> [PROBLEM TO SOLVE] Retype the listing that follows, word for word.

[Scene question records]
★ ★ ★ ★ ★
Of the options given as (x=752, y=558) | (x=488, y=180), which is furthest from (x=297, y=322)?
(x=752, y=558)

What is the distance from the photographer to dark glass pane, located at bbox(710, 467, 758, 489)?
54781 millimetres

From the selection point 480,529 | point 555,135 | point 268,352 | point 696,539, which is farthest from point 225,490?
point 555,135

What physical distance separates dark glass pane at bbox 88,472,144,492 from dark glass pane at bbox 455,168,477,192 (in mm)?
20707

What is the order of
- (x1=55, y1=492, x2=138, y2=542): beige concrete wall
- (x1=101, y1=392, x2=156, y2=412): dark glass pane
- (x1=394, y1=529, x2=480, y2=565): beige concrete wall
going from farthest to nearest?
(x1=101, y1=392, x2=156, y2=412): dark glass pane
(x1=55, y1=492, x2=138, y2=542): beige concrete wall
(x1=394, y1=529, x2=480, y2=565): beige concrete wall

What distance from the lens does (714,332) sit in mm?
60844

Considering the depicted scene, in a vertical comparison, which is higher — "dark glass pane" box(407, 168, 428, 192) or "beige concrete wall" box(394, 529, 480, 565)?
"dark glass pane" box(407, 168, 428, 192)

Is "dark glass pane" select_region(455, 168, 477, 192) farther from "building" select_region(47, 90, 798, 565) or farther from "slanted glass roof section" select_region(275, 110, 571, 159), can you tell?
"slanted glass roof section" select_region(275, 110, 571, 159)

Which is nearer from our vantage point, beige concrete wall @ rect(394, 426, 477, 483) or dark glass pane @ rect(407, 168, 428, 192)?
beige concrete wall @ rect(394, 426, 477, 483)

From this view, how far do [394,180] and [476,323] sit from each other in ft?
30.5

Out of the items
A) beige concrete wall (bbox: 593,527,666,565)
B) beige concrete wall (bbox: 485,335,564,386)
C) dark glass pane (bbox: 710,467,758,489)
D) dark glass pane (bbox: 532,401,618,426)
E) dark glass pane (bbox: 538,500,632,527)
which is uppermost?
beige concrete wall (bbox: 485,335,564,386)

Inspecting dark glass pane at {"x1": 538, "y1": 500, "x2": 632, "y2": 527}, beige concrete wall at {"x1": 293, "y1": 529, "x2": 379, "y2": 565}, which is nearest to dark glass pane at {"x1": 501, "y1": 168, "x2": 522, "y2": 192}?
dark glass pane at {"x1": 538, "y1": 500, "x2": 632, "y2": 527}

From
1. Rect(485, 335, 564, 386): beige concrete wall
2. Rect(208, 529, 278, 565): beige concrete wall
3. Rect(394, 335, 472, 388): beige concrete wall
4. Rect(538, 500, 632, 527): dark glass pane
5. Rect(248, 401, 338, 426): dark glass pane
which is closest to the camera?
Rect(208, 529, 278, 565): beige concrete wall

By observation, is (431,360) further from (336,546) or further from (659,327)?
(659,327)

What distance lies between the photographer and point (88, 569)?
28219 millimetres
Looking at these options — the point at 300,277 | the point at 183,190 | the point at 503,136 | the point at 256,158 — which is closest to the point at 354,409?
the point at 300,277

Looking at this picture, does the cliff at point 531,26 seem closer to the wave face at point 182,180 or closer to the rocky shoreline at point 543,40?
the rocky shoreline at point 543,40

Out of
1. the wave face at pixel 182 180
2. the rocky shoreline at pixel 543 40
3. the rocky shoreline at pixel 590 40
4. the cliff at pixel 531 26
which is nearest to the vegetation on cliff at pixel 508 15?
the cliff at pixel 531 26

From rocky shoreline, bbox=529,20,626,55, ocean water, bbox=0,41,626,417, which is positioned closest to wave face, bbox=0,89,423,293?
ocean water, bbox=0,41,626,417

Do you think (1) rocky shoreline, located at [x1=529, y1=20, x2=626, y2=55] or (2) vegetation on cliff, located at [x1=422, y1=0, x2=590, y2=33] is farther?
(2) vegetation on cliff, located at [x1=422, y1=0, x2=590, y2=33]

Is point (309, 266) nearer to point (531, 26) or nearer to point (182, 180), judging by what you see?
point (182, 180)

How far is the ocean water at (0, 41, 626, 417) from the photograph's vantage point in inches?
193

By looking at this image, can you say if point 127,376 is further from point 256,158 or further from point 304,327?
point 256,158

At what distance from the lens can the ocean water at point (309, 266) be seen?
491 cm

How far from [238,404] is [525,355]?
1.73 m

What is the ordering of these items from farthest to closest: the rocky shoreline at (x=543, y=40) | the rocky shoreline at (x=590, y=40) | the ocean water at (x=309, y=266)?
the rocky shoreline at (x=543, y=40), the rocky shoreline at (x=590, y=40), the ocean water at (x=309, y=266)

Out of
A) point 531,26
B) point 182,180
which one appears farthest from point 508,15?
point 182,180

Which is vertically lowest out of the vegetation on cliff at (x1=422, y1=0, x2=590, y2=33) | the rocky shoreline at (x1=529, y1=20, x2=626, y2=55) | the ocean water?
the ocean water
★ ★ ★ ★ ★
> [FULL RESPONSE]
Of the options given as (x=752, y=558) | (x=488, y=180), which is furthest from (x=297, y=322)?
(x=752, y=558)

What is the distance from the photographer to dark glass pane, located at bbox(710, 467, 758, 489)?
54781 millimetres

From the selection point 480,529 | point 555,135 | point 268,352 | point 696,539, which is farthest from point 225,490?
point 555,135

What physical distance separates dark glass pane at bbox 88,472,144,492 from dark glass pane at bbox 455,168,477,192 (in mm)?
20707

What is the order of
- (x1=55, y1=492, x2=138, y2=542): beige concrete wall
- (x1=101, y1=392, x2=156, y2=412): dark glass pane
- (x1=394, y1=529, x2=480, y2=565): beige concrete wall
going from farthest to nearest?
(x1=101, y1=392, x2=156, y2=412): dark glass pane
(x1=55, y1=492, x2=138, y2=542): beige concrete wall
(x1=394, y1=529, x2=480, y2=565): beige concrete wall

What distance from the lens does (714,332) sit in mm?
60844

Considering the depicted scene, in a vertical comparison, which is higher — "dark glass pane" box(407, 168, 428, 192) or "beige concrete wall" box(394, 529, 480, 565)?
"dark glass pane" box(407, 168, 428, 192)

Is "dark glass pane" select_region(455, 168, 477, 192) farther from "building" select_region(47, 90, 798, 565) or farther from "slanted glass roof section" select_region(275, 110, 571, 159), can you tell?
"slanted glass roof section" select_region(275, 110, 571, 159)

Which is nearer from our vantage point, beige concrete wall @ rect(394, 426, 477, 483) or dark glass pane @ rect(407, 168, 428, 192)?
beige concrete wall @ rect(394, 426, 477, 483)

From this view, how far do [394,180] and [476,323] sit from each other in ft?
30.5

Out of the items
A) beige concrete wall (bbox: 593,527,666,565)
B) beige concrete wall (bbox: 485,335,564,386)
C) dark glass pane (bbox: 710,467,758,489)
D) dark glass pane (bbox: 532,401,618,426)
E) dark glass pane (bbox: 538,500,632,527)
which is uppermost?
beige concrete wall (bbox: 485,335,564,386)

Inspecting dark glass pane at {"x1": 538, "y1": 500, "x2": 632, "y2": 527}, beige concrete wall at {"x1": 293, "y1": 529, "x2": 379, "y2": 565}, which is nearest to dark glass pane at {"x1": 501, "y1": 168, "x2": 522, "y2": 192}?
dark glass pane at {"x1": 538, "y1": 500, "x2": 632, "y2": 527}

From
1. Rect(485, 335, 564, 386): beige concrete wall
2. Rect(208, 529, 278, 565): beige concrete wall
3. Rect(394, 335, 472, 388): beige concrete wall
4. Rect(538, 500, 632, 527): dark glass pane
5. Rect(248, 401, 338, 426): dark glass pane
which is closest to the camera?
Rect(208, 529, 278, 565): beige concrete wall

By observation, is (431,360) further from (336,546) or further from (659,327)?
(659,327)

What distance lies between the photographer and point (88, 569)?
28219 millimetres
Looking at these options — the point at 300,277 | the point at 183,190 | the point at 503,136 | the point at 256,158 — which is closest to the point at 354,409?
the point at 300,277

Looking at this picture, does the cliff at point 531,26 seem closer to the wave face at point 182,180 or closer to the rocky shoreline at point 543,40?
the rocky shoreline at point 543,40

Out of
1. the wave face at pixel 182 180
2. the rocky shoreline at pixel 543 40
3. the rocky shoreline at pixel 590 40
4. the cliff at pixel 531 26
which is nearest to the vegetation on cliff at pixel 508 15?
the cliff at pixel 531 26

From rocky shoreline, bbox=529,20,626,55, ocean water, bbox=0,41,626,417, which is positioned closest to wave face, bbox=0,89,423,293?
ocean water, bbox=0,41,626,417

Do you think (1) rocky shoreline, located at [x1=529, y1=20, x2=626, y2=55] or (2) vegetation on cliff, located at [x1=422, y1=0, x2=590, y2=33] is farther?
(2) vegetation on cliff, located at [x1=422, y1=0, x2=590, y2=33]

Is point (309, 266) nearer to point (531, 26) or nearer to point (182, 180), judging by what you see?
point (182, 180)

How far is the ocean water at (0, 41, 626, 417) from the photograph's vantage point in inches?
193

By looking at this image, can you say if point 127,376 is further from point 256,158 or further from point 304,327?
point 256,158

At what distance from the lens can the ocean water at point (309, 266) be seen?
491 cm

How far from [238,404] is [525,355]?
1.73 m

What is the ordering of these items from farthest to closest: the rocky shoreline at (x=543, y=40) | the rocky shoreline at (x=590, y=40) | the ocean water at (x=309, y=266)?
the rocky shoreline at (x=543, y=40), the rocky shoreline at (x=590, y=40), the ocean water at (x=309, y=266)

Out of
A) point 531,26
B) point 182,180
which one appears farthest from point 508,15?
point 182,180

Which is vertically lowest out of the vegetation on cliff at (x1=422, y1=0, x2=590, y2=33) | the rocky shoreline at (x1=529, y1=20, x2=626, y2=55) | the ocean water?
the ocean water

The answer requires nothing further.